Clive Cookson reports that there's been a "64-fold increase in [Chinese] peer-reviewed scientific papers since 1981": China scientists lead world in research growth. Projecting ahead:
Jonathan Adams, research evaluation director at Thomson Reuters, said China’s “awe-inspiring” growth had put it in second place to the US – and if it continues on its trajectory it will be the largest producer of scientific knowledge by 2020.
Chinese research in chemistry and materials science is especially strong.
Although its quality remains mixed, Chinese research has also become more collaborative, with almost 9 per cent of papers originating in China having at least one US-based co-author.
Meanwhile the volume of research coming out of India and, especially, Brazil has been growing as well.
Brazil stands out in health, life sciences, agriculture and environmental research.
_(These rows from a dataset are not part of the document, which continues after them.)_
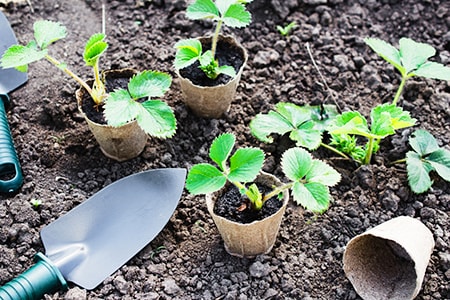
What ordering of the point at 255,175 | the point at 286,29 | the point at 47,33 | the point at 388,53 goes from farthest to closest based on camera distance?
the point at 286,29 < the point at 388,53 < the point at 47,33 < the point at 255,175

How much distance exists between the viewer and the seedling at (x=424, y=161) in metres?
1.76

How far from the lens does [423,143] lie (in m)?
1.83

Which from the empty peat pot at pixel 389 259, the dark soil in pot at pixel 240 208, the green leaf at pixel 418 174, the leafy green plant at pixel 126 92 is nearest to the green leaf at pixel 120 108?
the leafy green plant at pixel 126 92

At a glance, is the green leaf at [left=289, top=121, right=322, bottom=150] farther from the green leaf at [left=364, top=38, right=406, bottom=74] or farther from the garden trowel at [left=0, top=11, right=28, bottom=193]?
the garden trowel at [left=0, top=11, right=28, bottom=193]

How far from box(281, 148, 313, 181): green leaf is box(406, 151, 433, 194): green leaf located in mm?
380

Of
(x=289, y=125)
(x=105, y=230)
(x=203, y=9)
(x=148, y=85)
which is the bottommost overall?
(x=105, y=230)

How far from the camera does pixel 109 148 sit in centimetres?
183

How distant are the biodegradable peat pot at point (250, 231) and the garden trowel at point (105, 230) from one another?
0.60ft

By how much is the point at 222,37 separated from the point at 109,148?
1.70 feet

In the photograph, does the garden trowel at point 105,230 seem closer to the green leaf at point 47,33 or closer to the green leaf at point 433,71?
the green leaf at point 47,33

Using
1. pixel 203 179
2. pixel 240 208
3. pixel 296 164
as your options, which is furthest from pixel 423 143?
pixel 203 179

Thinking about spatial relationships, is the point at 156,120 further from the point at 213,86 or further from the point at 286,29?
the point at 286,29

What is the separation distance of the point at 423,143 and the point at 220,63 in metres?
0.66

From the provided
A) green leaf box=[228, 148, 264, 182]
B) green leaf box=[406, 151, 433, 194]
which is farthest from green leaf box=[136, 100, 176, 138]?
green leaf box=[406, 151, 433, 194]
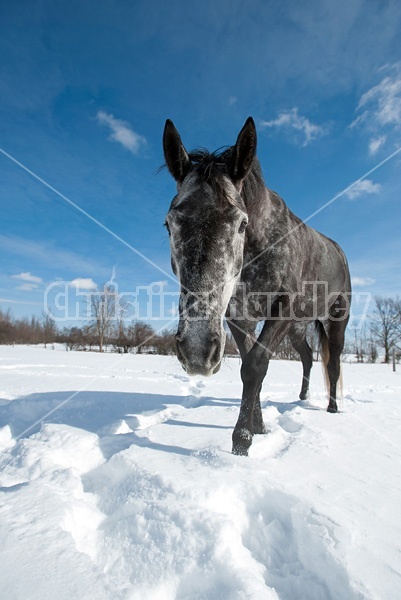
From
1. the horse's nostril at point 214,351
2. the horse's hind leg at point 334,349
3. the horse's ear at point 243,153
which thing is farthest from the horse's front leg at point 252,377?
the horse's hind leg at point 334,349

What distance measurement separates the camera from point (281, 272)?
330 centimetres

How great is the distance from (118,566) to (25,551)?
1.17 feet

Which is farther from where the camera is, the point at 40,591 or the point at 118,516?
the point at 118,516

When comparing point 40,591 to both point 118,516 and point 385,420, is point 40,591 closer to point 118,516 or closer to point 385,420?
point 118,516

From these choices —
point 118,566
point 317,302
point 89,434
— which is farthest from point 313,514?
point 317,302

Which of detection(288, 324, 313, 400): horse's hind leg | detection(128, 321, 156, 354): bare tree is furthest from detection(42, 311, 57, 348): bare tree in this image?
detection(288, 324, 313, 400): horse's hind leg

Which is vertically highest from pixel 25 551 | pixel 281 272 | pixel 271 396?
pixel 281 272

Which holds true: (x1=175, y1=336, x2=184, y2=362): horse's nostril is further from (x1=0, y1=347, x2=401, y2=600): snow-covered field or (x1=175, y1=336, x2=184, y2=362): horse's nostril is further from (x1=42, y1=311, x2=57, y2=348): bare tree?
(x1=42, y1=311, x2=57, y2=348): bare tree

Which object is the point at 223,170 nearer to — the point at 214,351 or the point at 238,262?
the point at 238,262

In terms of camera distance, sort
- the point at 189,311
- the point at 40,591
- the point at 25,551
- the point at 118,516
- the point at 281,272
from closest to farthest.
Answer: the point at 40,591, the point at 25,551, the point at 118,516, the point at 189,311, the point at 281,272

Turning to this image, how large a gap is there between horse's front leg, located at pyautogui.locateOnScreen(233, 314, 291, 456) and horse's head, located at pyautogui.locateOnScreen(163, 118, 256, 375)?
762mm

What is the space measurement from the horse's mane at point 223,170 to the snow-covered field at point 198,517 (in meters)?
2.29

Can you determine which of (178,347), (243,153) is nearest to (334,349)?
(243,153)

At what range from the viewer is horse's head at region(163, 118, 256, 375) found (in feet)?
6.38
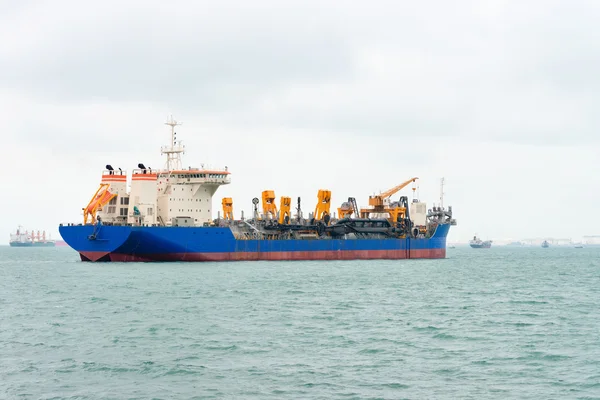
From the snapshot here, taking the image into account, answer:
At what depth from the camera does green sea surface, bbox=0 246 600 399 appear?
18.2m

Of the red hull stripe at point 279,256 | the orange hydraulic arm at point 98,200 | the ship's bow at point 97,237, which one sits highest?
the orange hydraulic arm at point 98,200

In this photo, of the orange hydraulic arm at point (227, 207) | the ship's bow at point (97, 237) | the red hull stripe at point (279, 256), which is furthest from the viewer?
the orange hydraulic arm at point (227, 207)

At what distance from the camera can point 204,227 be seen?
196ft

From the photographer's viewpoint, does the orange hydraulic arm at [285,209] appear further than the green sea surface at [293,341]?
Yes

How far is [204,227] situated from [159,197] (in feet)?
18.4

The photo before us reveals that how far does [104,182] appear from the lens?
6128 centimetres

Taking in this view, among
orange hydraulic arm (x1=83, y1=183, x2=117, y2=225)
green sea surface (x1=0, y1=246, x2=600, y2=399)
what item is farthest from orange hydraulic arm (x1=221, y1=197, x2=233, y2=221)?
green sea surface (x1=0, y1=246, x2=600, y2=399)

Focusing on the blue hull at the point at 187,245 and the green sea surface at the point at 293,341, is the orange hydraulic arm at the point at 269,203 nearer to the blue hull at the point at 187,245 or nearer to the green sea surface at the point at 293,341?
the blue hull at the point at 187,245

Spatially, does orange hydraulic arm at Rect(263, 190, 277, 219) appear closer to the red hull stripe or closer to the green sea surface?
the red hull stripe

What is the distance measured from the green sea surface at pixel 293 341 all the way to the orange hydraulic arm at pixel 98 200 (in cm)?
1468

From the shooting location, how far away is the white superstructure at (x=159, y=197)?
59.9 m

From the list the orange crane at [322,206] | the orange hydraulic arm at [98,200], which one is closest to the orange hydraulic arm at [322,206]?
the orange crane at [322,206]

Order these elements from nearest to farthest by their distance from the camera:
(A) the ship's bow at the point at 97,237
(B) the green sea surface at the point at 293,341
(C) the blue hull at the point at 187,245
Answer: (B) the green sea surface at the point at 293,341 < (A) the ship's bow at the point at 97,237 < (C) the blue hull at the point at 187,245

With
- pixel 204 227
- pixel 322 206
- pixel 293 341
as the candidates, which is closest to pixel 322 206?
pixel 322 206
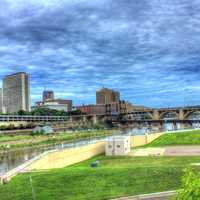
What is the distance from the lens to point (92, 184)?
79.9 feet

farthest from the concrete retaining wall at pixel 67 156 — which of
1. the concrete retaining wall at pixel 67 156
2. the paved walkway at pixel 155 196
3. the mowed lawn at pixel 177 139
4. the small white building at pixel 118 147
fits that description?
the mowed lawn at pixel 177 139

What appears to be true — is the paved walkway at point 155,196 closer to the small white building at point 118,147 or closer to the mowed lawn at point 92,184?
the mowed lawn at point 92,184

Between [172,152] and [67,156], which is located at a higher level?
[67,156]

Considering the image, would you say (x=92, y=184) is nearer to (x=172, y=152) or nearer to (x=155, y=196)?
(x=155, y=196)

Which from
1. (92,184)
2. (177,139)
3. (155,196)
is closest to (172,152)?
(177,139)

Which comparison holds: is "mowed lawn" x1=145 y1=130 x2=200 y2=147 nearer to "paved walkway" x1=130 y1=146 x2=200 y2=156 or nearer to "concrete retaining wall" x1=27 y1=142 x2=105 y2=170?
"paved walkway" x1=130 y1=146 x2=200 y2=156

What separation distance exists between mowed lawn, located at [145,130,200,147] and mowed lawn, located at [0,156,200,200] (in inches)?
1455

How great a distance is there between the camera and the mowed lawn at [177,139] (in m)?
62.8

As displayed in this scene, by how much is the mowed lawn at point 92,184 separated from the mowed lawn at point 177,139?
3696 cm

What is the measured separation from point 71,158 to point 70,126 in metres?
128

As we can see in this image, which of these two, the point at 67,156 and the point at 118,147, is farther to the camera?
the point at 118,147

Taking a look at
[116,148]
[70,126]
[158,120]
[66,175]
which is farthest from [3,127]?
[66,175]

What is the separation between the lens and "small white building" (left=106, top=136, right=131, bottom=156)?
5194cm

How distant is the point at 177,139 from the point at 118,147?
58.7 feet
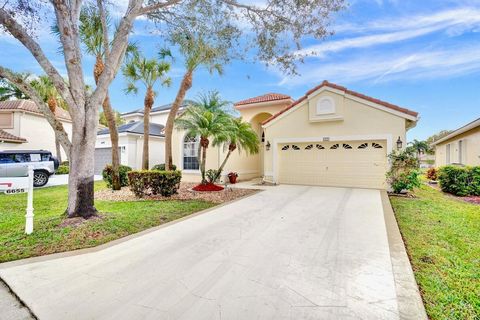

It is a world leader in using biofuels in auto and aero engines.
Russia has been a disaster:
...on the eve of the Soviet Union’s disintegration, Russia was a scientific superpower, carrying out more research than China, India and Brazil combined. Since then it has been left behind.... Russia produced fewer research papers than Brazil or India in 2008.
This means new methods and products. And what the Chinese and Brazilians can figure out, we can eventually imitate. Knowledge capital goods are non-rival; one person's use of an idea doesn't preclude other persons from using the same idea at the same time. Unlike a road grader. Most of the the world's growth in per capita income is attributable to technological change.